Material from a dataset:

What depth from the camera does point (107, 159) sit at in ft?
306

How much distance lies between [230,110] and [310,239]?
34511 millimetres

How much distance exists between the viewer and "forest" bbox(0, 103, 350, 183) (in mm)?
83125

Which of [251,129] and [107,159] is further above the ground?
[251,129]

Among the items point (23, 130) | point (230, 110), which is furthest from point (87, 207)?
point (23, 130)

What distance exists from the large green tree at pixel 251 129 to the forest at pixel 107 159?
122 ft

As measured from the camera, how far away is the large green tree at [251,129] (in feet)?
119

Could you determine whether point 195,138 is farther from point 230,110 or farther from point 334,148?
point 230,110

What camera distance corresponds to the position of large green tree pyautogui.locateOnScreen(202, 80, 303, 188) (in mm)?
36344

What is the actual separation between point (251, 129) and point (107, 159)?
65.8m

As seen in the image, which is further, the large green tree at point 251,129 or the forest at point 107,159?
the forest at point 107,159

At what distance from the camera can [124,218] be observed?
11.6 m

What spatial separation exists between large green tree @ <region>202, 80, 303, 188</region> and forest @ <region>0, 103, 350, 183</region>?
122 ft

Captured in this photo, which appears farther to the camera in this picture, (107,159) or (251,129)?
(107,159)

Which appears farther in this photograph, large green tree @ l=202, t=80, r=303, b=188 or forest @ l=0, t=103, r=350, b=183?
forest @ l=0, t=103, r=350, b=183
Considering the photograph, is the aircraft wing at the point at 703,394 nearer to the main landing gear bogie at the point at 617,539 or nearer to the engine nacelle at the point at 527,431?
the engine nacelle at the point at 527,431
---
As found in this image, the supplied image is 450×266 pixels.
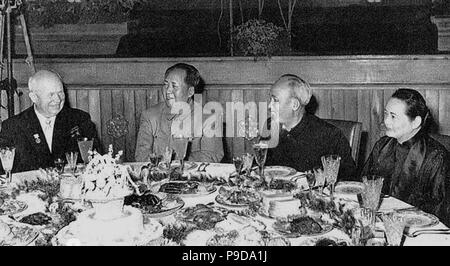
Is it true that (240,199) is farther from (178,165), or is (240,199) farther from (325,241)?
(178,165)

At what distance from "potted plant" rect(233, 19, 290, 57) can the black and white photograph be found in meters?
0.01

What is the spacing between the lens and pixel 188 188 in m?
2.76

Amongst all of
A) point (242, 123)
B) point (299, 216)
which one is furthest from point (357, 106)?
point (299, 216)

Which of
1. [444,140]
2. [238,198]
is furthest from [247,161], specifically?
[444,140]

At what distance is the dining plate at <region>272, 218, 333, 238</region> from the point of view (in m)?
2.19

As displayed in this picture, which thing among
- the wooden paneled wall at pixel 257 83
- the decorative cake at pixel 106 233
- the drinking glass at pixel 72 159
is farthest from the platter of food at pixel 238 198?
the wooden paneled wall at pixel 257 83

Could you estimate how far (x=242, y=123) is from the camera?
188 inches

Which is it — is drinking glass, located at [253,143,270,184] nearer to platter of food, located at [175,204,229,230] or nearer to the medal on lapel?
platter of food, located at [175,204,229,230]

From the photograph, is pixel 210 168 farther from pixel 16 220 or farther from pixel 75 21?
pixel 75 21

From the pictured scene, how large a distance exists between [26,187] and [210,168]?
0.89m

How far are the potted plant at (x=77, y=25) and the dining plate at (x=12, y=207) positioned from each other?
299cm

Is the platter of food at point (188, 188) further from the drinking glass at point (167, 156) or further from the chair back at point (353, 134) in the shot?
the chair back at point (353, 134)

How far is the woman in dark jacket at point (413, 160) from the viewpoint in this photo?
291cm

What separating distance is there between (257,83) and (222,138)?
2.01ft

__Task prompt__:
List each line of the material above that contains the word "located".

__Worked solution__:
Which is it — is drinking glass, located at [253,143,270,184] nearer to platter of food, located at [175,204,229,230] or nearer to the medal on lapel?
platter of food, located at [175,204,229,230]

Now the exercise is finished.